--- START Information given ---

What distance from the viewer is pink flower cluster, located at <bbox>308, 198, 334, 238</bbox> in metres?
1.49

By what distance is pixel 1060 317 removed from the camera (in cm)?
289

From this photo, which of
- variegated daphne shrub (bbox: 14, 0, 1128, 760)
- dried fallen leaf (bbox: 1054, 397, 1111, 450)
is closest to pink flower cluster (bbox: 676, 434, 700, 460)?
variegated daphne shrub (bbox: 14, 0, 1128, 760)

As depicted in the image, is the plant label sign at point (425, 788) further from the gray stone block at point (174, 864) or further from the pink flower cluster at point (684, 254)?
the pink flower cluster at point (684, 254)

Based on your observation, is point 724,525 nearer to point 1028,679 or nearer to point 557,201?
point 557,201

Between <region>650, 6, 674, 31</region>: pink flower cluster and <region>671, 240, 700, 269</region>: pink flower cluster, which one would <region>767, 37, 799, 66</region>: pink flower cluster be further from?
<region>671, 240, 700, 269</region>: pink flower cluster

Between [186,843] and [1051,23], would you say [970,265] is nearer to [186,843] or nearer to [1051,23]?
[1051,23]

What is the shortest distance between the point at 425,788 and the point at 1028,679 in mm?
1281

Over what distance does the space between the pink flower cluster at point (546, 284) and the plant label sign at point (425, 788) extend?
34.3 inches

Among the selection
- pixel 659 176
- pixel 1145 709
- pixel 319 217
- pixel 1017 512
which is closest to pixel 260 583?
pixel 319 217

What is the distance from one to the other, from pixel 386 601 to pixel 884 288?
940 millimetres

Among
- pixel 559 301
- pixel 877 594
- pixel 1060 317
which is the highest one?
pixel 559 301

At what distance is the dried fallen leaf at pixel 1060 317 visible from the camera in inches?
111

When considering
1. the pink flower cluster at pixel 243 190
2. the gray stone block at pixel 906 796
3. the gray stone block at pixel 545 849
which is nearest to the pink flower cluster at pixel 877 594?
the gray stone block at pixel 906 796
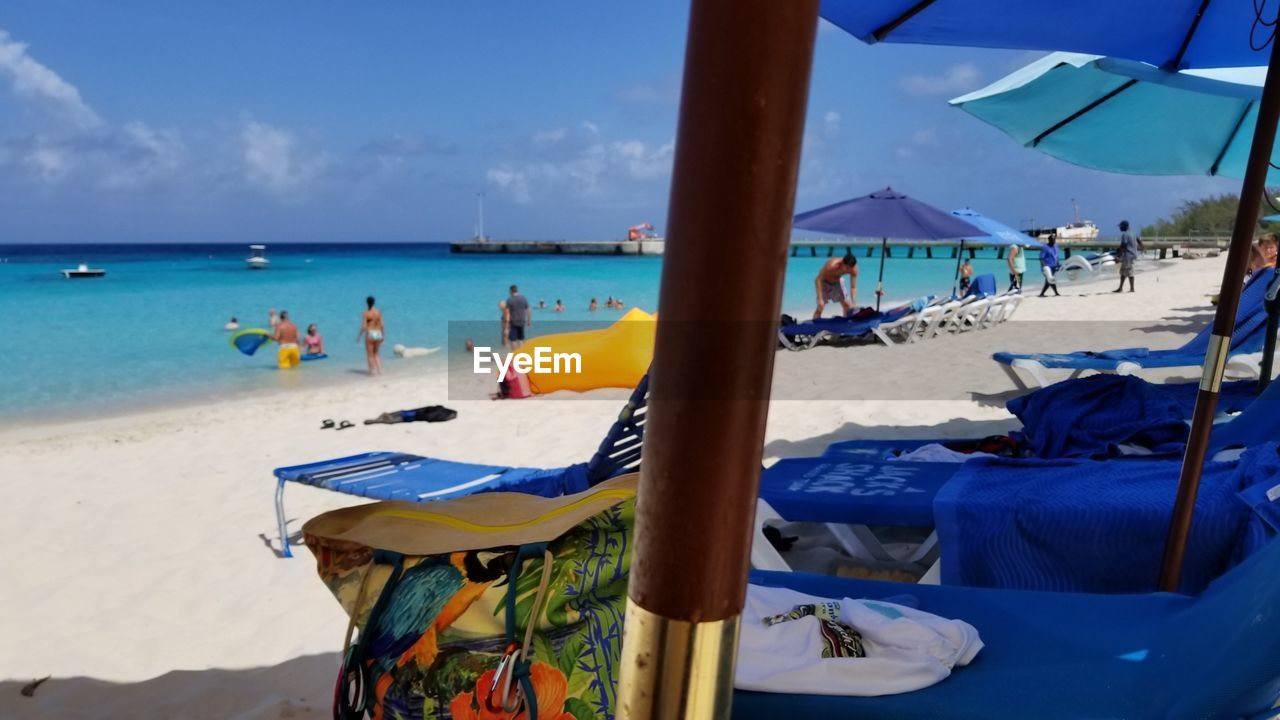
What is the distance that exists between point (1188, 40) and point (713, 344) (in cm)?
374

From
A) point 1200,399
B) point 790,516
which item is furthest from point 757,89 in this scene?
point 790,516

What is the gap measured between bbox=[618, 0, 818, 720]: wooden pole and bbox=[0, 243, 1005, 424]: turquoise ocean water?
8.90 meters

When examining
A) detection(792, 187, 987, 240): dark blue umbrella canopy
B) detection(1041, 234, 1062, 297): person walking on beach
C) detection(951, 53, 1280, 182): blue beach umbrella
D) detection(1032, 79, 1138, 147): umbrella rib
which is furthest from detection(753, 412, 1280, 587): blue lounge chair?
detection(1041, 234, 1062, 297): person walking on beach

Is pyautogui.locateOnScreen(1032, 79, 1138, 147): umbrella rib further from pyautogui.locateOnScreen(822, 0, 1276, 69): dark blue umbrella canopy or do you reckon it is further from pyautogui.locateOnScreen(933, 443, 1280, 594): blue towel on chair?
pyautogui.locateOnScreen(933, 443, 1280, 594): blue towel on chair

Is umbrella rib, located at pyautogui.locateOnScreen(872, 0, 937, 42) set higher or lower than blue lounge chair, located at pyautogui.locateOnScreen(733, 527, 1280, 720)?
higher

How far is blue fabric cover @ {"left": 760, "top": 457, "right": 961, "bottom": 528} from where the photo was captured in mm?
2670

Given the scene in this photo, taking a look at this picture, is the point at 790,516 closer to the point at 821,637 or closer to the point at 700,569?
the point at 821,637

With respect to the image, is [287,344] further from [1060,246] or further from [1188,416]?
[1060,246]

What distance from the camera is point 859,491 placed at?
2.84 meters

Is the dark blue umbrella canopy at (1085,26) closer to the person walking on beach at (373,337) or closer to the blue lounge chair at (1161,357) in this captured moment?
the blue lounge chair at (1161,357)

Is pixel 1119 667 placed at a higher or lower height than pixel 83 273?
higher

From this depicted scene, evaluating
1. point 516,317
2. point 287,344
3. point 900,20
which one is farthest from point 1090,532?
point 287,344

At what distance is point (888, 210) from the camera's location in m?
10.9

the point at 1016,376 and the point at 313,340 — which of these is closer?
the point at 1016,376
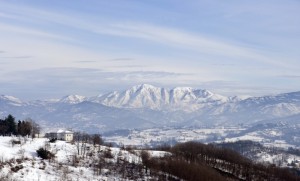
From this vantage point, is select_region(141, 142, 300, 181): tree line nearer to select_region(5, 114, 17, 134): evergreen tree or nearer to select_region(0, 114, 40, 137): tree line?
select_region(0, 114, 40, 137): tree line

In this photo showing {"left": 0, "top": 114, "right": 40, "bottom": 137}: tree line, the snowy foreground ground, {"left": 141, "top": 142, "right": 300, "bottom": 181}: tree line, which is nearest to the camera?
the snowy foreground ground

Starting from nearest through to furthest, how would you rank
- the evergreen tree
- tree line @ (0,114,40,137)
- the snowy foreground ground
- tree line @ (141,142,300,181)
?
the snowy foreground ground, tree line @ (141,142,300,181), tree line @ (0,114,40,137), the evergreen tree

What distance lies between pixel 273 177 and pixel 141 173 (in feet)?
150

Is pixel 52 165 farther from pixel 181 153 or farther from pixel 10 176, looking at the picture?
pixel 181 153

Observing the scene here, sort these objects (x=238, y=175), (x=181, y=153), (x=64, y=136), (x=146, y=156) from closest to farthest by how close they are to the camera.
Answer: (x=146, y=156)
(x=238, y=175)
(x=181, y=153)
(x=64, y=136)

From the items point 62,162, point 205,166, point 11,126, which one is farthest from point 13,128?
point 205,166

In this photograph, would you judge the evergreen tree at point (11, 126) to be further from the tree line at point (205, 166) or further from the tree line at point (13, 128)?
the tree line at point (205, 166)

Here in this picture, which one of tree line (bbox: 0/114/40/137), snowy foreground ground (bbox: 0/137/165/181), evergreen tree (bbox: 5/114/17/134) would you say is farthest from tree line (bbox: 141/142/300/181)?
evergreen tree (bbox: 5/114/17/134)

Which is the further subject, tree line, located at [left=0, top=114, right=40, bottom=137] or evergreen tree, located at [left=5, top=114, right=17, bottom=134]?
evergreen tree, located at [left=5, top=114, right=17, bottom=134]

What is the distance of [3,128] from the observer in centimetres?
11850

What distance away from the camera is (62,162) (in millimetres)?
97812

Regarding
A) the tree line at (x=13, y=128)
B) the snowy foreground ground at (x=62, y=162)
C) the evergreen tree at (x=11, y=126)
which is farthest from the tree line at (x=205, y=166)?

--- END Information given ---

→ **Work to complete**:
Quote the listing from the line containing "From the items" through its final line, exactly as it appears.

→ **Reply to the task**:
From the items point 62,162, point 205,166, point 11,126, which one is farthest from point 13,128?
point 205,166

In this photograph, would you judge the evergreen tree at point (11, 126) to be further from the tree line at point (205, 166) or further from the tree line at point (13, 128)?
the tree line at point (205, 166)

Here in this picture, which one of tree line (bbox: 0/114/40/137), snowy foreground ground (bbox: 0/137/165/181), evergreen tree (bbox: 5/114/17/134) would you say is farthest from tree line (bbox: 141/142/300/181)?
evergreen tree (bbox: 5/114/17/134)

Which is the further subject, tree line, located at [left=0, top=114, right=40, bottom=137] or evergreen tree, located at [left=5, top=114, right=17, bottom=134]?
evergreen tree, located at [left=5, top=114, right=17, bottom=134]

What is the distance of [3,128] from the observer in centimetres?
11850

What distance away from the camera is (62,162) (in millimetres)?
97812

Regarding
A) the tree line at (x=13, y=128)
B) the snowy foreground ground at (x=62, y=162)
C) the evergreen tree at (x=11, y=126)
which is farthest from the tree line at (x=205, y=166)?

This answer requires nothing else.